━━━━━ STORED ROWS ━━━━━
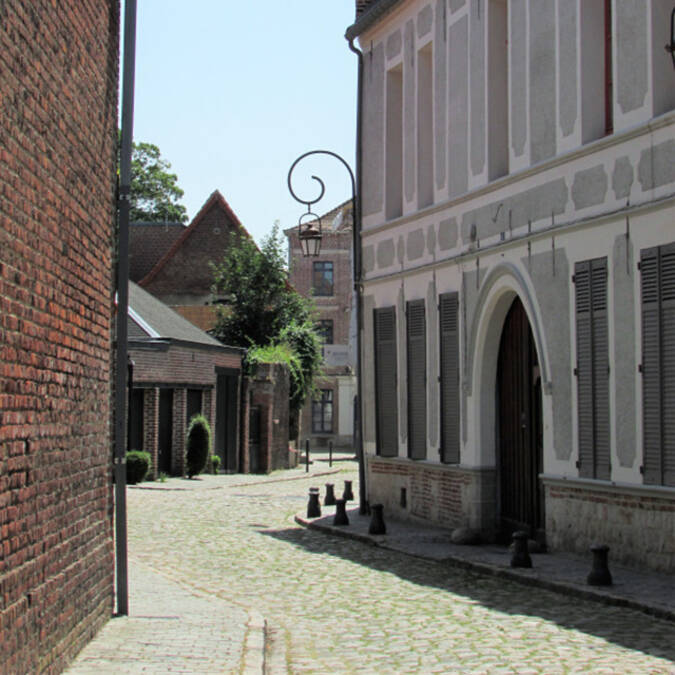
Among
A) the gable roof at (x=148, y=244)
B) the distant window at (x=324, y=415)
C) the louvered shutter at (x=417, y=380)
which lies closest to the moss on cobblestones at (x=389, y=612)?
the louvered shutter at (x=417, y=380)

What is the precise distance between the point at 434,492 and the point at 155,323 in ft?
54.0

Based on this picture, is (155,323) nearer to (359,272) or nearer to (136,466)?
(136,466)

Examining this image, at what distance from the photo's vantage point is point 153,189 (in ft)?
229

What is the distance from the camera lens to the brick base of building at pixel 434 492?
56.7 feet

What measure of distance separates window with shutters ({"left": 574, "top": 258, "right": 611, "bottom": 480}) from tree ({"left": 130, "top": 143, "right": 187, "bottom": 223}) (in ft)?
184

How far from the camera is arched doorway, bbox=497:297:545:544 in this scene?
16.2 meters

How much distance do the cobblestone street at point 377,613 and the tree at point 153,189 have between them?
52.4 m

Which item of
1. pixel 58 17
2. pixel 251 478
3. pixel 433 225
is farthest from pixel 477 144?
pixel 251 478

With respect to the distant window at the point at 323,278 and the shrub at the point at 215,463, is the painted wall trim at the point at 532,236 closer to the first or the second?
the shrub at the point at 215,463

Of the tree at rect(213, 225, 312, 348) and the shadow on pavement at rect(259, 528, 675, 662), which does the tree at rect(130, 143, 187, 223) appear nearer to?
the tree at rect(213, 225, 312, 348)

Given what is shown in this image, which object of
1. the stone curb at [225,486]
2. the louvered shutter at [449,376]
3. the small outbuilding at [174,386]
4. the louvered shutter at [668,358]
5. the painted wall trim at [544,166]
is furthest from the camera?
the small outbuilding at [174,386]

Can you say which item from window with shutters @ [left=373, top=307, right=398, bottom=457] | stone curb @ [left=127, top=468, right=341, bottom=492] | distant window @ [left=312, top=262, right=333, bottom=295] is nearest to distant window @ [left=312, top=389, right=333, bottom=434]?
distant window @ [left=312, top=262, right=333, bottom=295]

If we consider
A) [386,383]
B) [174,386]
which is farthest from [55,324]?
[174,386]

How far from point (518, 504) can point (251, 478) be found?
62.9 ft
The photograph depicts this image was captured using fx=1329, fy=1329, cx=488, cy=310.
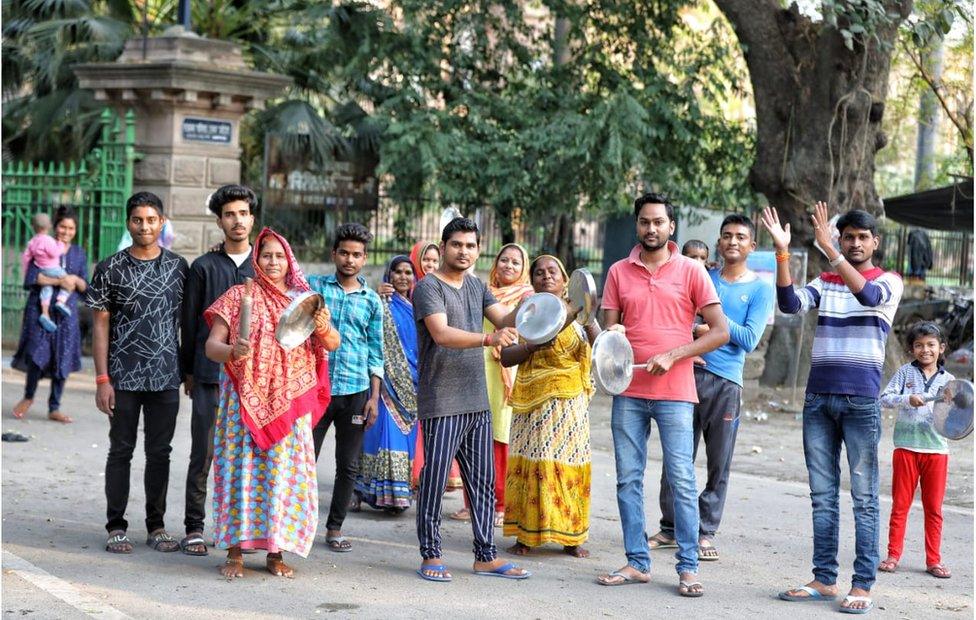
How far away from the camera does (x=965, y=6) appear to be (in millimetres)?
12648

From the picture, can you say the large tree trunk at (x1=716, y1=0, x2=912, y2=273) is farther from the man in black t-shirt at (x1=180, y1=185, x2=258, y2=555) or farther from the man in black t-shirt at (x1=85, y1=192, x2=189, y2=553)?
the man in black t-shirt at (x1=85, y1=192, x2=189, y2=553)

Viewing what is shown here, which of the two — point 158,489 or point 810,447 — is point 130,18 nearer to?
point 158,489

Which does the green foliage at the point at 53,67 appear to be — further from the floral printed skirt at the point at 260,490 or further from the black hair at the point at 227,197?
the floral printed skirt at the point at 260,490

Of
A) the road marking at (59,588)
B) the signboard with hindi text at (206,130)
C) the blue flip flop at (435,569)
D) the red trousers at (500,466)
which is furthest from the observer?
the signboard with hindi text at (206,130)

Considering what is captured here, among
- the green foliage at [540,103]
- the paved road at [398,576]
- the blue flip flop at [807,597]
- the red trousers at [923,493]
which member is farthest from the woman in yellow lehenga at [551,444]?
the green foliage at [540,103]

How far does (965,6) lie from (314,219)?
7.70 metres

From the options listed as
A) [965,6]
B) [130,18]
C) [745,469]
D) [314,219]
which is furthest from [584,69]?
[745,469]

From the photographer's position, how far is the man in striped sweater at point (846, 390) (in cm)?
580

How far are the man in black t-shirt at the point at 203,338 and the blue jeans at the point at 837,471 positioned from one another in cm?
280

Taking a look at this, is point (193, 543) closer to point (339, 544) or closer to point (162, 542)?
point (162, 542)

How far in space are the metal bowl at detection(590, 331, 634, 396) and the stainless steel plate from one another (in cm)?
144

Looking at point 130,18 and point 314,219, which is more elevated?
point 130,18

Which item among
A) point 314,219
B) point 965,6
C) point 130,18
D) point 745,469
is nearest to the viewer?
point 745,469

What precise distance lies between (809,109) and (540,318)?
29.5ft
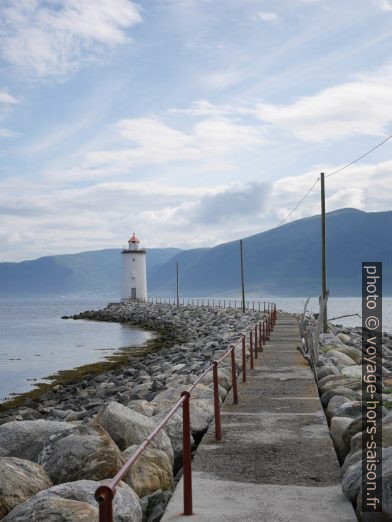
━━━━━
> WHAT TO DO:
Pick out every line above that contains the string "another" and copy each one in full. Case counts.

> EXERCISE ANSWER:
How far are the man in black t-shirt at the point at 203,338 and the blue jeans at the point at 837,471 positioned from one another in cm?
How far in space are the metal bowl at detection(590, 331, 634, 396) and the stainless steel plate from one another (in cm)?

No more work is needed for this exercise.